• ASSIGNMENT: Output, exactly as written, the lines below starting at the line containing "Stephane Rolland quotes: Every" and ending at the line containing "Dan Henderson quotes: Heart". Drop the pictures and keep both end lines.

• EXTRACTED DATA:

****************************************

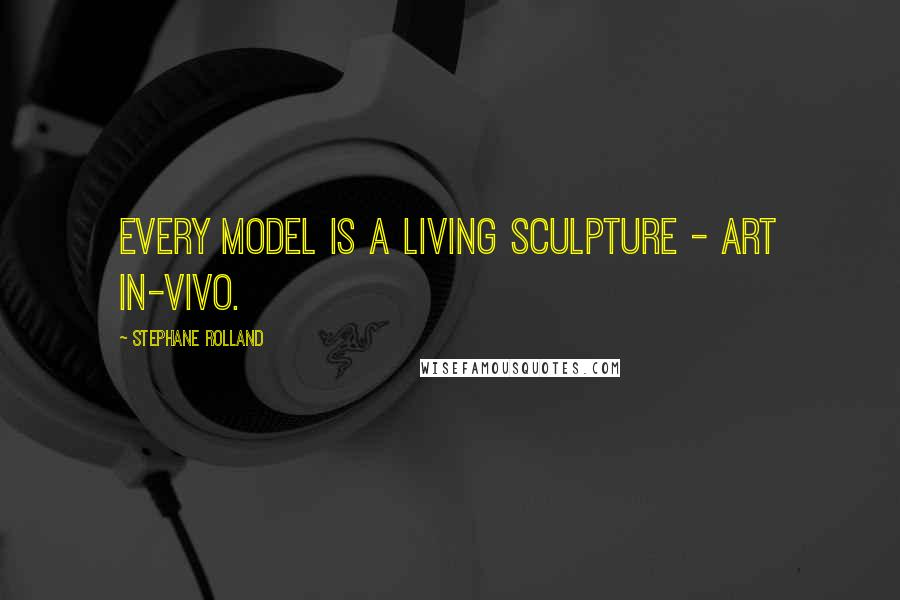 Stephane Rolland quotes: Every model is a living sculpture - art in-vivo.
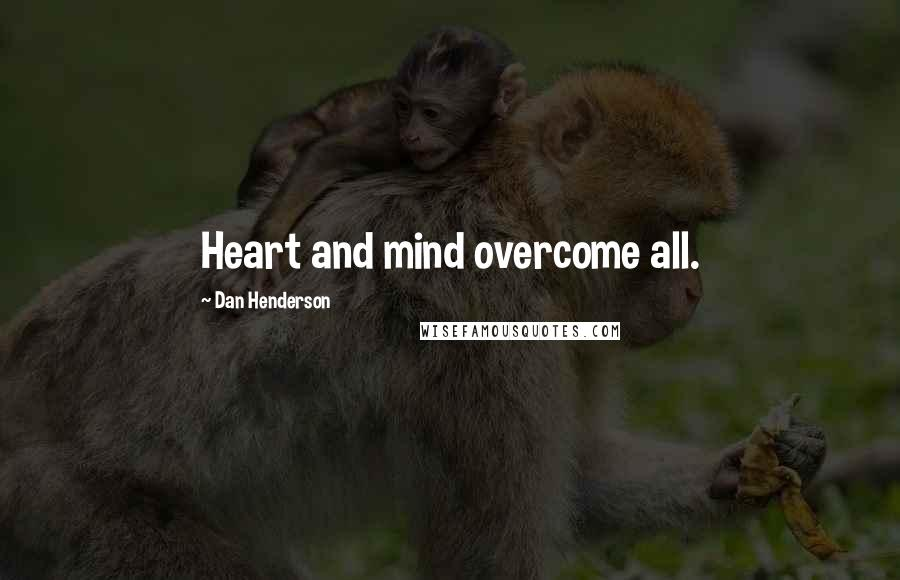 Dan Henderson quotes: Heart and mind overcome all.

****************************************

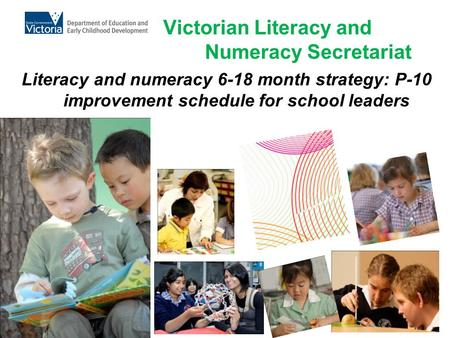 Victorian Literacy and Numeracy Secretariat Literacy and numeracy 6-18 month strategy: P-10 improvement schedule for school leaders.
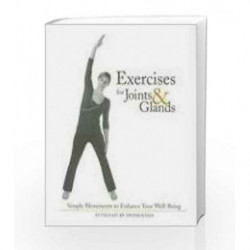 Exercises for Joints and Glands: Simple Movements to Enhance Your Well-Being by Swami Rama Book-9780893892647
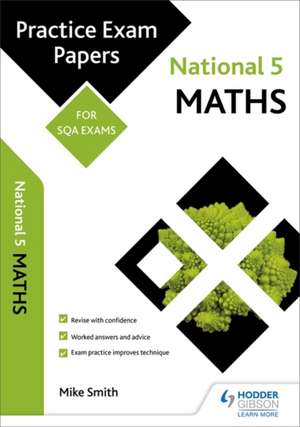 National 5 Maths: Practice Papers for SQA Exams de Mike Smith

****************************************

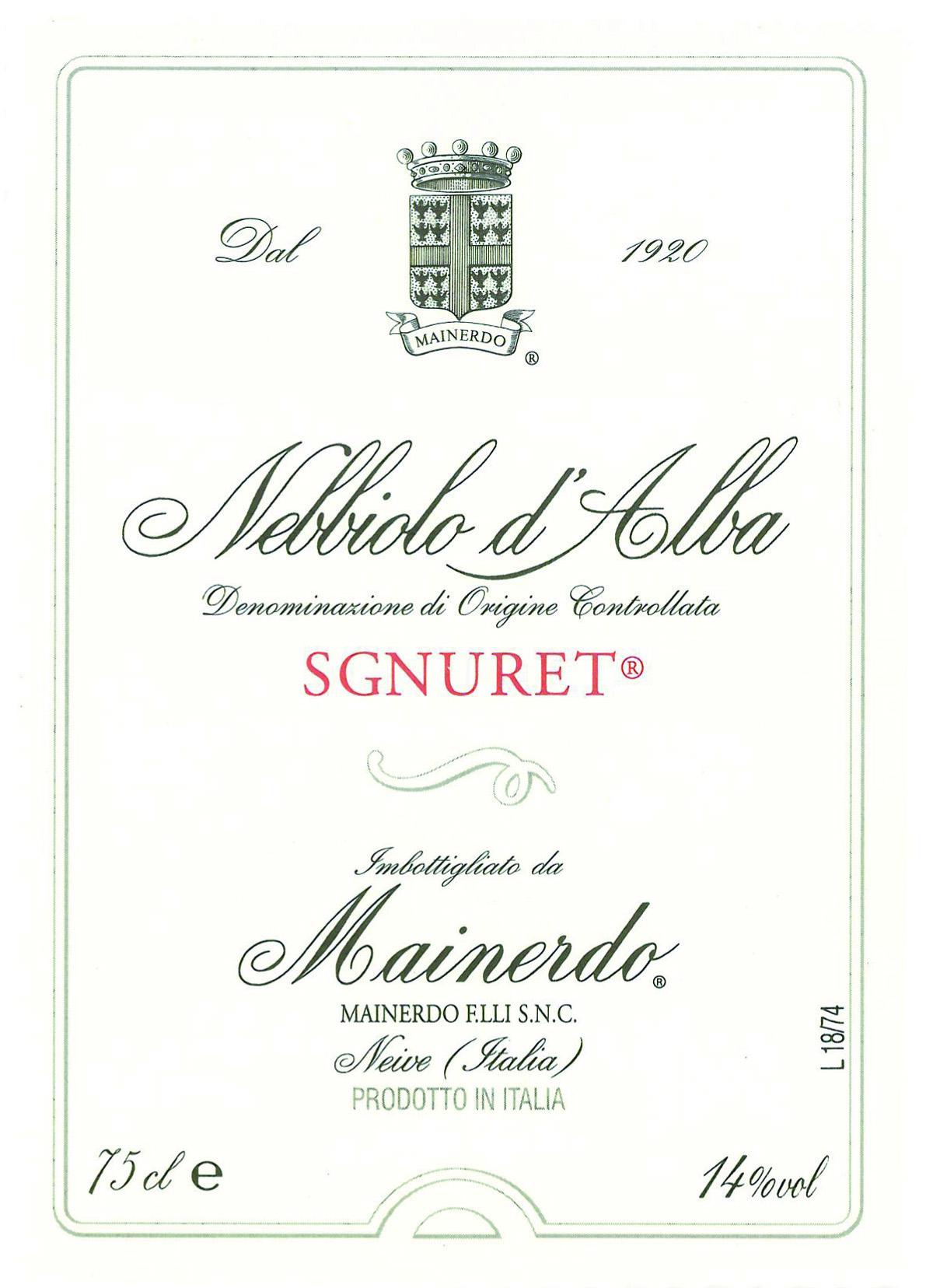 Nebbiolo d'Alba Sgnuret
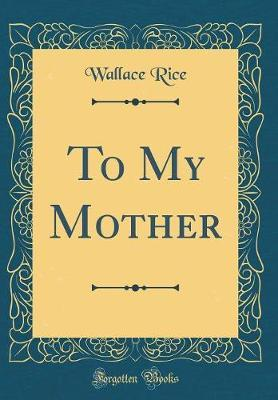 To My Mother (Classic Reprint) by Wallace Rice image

****************************************

• RESULT:
 Stephane Rolland quotes: Every model is a living sculpture - art in-vivo.
 Dan Henderson quotes: Heart and mind overcome all.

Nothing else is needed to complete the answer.